# start of Given text

# christmas is coming...



## sunnybob (Apr 3, 2015)

...so i have to make presents for two 8 year old girls that will be staying with us this year (no, I'm not making boxes for their parents!)

This is the first one, my grandaughter is horse crazy, she rides every weekend and is about to start leading the ponies around at the stables.

Made with rosewood and maple. The purpleheart handles are supposed to look like part of the saddle. I only put them on one side though. it would have gotten complicated otherwise


----------



## DaninVan (Jan 1, 2012)

Beauty!


----------



## sunnybob (Apr 3, 2015)

DOH! I must have been at the christmas spirit already. Thats BUBINGA and maple, not rosewood.:surprise::crying:
:wink:


----------



## Knothead47 (Feb 10, 2010)

No, into many Christmas spirits, about 100 proof? That box is cute! My complements!


----------



## JOAT (Apr 9, 2010)

Nice. That design would make a nice coin bank too. 

Or enlarge it and make a Christmas spirit cabinet. >


----------



## RainMan 2.0 (May 6, 2014)

# end of Given text

Goals:
(A) Retype the passage of the forum thread from "# christmas is" to "for their parents!)".
(B) Summarize the forum thread in two sentences.
(C) Answer these questions from the forum thread:
(i) What wood are the handles made of?
(ii) Which wood does sunnybob name in his correction in place of rosewood?
(iii) Besides a Christmas spirit cabinet, what does JOAT say the design would make?

# start of Recorded information

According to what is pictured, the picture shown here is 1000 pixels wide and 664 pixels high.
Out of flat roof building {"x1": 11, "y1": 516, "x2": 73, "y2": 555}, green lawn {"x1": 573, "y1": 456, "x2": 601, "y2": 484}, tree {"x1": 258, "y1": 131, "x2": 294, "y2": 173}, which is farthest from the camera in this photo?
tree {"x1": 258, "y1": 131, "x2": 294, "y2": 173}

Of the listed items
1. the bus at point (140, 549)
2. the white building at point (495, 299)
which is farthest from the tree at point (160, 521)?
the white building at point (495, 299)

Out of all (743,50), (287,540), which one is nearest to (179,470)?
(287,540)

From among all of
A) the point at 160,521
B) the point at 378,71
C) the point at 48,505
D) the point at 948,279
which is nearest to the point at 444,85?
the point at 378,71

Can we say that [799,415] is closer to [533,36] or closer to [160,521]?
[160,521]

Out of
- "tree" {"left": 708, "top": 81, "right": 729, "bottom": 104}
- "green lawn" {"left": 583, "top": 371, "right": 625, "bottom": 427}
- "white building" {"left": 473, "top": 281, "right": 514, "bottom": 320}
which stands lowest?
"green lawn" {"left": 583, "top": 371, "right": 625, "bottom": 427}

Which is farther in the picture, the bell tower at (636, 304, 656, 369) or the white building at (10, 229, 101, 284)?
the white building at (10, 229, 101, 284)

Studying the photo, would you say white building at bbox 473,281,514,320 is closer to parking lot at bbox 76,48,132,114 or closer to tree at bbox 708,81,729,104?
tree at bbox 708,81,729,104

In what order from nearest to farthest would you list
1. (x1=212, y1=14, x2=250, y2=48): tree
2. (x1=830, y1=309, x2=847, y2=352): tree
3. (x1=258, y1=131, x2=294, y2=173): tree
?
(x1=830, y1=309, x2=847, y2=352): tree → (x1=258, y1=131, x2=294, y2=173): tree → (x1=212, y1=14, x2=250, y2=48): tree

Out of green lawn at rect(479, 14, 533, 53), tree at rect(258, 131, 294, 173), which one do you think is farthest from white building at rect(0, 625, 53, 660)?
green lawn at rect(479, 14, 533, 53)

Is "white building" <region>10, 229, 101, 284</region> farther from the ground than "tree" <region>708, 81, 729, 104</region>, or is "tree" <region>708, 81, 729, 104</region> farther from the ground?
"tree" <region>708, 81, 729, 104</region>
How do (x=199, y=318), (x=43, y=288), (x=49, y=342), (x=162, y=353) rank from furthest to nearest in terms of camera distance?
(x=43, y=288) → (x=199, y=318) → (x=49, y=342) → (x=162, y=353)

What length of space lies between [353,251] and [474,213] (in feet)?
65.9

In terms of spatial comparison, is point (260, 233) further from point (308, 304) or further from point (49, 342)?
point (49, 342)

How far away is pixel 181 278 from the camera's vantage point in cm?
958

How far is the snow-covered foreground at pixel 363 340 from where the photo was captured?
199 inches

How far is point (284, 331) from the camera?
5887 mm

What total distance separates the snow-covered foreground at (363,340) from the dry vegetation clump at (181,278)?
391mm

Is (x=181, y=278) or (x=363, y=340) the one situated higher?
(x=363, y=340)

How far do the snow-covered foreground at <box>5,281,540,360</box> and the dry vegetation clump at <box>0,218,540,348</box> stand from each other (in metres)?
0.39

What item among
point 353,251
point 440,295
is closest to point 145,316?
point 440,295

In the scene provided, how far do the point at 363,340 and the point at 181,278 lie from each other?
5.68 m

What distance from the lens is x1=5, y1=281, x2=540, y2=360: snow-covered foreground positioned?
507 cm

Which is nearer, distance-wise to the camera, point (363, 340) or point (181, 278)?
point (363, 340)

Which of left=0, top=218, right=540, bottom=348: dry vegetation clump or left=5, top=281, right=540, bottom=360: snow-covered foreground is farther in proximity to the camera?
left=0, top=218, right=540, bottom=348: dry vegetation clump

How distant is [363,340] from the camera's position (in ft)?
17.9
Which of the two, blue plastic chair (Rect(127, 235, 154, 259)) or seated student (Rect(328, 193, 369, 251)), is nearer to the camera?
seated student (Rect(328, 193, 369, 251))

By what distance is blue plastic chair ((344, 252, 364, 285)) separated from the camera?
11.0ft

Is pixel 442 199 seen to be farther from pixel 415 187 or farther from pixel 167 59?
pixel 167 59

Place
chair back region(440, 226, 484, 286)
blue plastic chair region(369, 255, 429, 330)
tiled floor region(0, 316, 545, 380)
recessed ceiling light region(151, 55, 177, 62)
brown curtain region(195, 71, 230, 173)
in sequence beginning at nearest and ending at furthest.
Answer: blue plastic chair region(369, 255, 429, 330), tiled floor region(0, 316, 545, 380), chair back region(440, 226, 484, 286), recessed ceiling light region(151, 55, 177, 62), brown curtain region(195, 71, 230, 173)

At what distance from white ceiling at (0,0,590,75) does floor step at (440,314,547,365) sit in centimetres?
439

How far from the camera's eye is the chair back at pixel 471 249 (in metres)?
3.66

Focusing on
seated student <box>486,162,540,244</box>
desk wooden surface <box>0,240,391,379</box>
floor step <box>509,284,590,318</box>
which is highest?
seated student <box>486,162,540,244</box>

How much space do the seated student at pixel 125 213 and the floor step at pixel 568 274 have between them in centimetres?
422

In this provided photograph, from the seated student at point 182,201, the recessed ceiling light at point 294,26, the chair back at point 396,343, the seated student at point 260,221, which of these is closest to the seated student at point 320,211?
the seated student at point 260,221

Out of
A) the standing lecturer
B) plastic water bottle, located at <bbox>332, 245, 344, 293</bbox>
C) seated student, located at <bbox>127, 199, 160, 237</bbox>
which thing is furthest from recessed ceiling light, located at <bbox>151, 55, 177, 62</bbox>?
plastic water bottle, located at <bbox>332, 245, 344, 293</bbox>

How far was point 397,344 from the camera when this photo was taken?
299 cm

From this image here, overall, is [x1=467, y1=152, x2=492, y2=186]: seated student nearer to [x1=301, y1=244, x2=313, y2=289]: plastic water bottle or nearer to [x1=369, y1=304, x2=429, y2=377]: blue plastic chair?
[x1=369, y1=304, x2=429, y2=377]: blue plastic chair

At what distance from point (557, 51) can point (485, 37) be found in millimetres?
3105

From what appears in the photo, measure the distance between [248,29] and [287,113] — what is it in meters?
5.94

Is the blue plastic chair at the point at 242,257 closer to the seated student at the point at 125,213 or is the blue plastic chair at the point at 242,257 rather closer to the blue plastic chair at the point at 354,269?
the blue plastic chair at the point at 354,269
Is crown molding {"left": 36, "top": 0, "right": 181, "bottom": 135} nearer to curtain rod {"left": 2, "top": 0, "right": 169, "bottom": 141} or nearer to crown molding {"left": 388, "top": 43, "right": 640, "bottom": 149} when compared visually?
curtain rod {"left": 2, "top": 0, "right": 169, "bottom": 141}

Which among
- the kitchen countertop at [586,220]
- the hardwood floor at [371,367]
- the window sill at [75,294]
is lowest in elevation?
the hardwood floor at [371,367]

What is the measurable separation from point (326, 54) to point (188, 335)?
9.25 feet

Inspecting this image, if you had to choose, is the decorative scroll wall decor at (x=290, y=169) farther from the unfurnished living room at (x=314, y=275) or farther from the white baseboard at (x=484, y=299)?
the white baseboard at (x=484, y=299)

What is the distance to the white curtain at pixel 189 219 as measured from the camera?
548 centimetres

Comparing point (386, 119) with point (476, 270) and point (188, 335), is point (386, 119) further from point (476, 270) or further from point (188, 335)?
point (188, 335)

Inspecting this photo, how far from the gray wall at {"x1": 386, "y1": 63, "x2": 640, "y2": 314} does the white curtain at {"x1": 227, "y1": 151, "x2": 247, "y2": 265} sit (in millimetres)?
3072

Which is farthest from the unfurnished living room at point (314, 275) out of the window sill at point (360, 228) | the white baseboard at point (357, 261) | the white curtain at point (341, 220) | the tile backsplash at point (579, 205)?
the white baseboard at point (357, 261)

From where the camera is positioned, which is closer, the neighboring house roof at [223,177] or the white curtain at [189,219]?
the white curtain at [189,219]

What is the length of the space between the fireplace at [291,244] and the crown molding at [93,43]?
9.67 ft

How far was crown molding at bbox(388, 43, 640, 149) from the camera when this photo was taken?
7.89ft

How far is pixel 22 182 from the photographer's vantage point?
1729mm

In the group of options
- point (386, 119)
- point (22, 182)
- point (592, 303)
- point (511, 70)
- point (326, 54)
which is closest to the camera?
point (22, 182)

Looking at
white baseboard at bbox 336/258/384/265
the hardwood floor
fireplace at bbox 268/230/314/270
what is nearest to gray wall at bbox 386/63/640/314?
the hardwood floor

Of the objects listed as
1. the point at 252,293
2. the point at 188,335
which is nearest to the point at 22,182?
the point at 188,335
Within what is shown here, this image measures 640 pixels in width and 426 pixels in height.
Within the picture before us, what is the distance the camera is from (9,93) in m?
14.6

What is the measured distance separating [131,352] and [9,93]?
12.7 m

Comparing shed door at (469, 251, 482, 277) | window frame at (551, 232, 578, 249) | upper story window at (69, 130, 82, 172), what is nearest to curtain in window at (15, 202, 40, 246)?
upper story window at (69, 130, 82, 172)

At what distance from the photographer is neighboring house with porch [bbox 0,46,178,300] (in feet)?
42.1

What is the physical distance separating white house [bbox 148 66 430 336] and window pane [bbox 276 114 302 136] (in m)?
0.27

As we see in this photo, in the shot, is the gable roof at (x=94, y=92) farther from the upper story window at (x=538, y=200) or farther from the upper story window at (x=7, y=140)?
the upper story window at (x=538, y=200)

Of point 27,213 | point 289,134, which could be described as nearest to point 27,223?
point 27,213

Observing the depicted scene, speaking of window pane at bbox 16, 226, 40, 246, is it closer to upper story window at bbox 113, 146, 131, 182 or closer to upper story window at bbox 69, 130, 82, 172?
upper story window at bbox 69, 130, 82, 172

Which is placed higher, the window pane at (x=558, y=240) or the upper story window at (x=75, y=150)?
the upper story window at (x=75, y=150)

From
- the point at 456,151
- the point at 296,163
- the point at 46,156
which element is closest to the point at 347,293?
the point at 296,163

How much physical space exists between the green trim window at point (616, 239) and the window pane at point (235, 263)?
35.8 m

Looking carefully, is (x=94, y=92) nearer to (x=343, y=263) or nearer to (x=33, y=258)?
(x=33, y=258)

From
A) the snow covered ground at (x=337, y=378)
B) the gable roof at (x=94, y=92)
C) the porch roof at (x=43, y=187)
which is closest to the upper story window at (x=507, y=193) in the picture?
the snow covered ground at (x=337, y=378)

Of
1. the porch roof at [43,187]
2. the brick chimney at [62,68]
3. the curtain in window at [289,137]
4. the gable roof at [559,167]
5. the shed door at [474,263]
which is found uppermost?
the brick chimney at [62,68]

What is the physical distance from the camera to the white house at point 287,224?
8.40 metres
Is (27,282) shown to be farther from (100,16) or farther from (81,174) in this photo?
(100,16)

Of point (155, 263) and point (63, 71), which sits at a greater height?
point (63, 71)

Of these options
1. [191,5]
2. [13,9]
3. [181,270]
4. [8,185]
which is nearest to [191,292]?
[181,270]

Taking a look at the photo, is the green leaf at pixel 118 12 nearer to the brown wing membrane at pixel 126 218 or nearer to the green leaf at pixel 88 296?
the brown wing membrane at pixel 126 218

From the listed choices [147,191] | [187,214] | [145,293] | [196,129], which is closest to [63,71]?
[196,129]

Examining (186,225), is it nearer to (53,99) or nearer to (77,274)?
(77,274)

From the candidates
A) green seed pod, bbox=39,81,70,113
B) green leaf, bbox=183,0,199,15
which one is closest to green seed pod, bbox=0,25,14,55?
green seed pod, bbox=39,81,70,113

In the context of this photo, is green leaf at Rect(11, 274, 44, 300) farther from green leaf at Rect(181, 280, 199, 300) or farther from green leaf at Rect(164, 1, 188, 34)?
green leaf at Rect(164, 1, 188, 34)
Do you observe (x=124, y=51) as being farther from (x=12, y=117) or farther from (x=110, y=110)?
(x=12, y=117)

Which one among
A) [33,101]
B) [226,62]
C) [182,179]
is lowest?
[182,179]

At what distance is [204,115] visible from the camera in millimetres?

# end of Recorded information

Answers given:
(A)
# christmas is coming...



## sunnybob (Apr 3, 2015)

...so i have to make presents for two 8 year old girls that will be staying with us this year (no, I'm not making boxes for their parents!)

(B) A member named sunnybob shows the first of the presents he is making for two 8-year-old girls: a box for his horse-crazy granddaughter, with purpleheart handles on one side meant to look like part of a saddle. He then corrects the woods to bubinga and maple rather than rosewood, and other members praise the box, with one suggesting the design would also make a coin bank or, enlarged, a Christmas spirit cabinet.

(C)
(i) Purpleheart.
(ii) Bubinga.
(iii) A nice coin bank.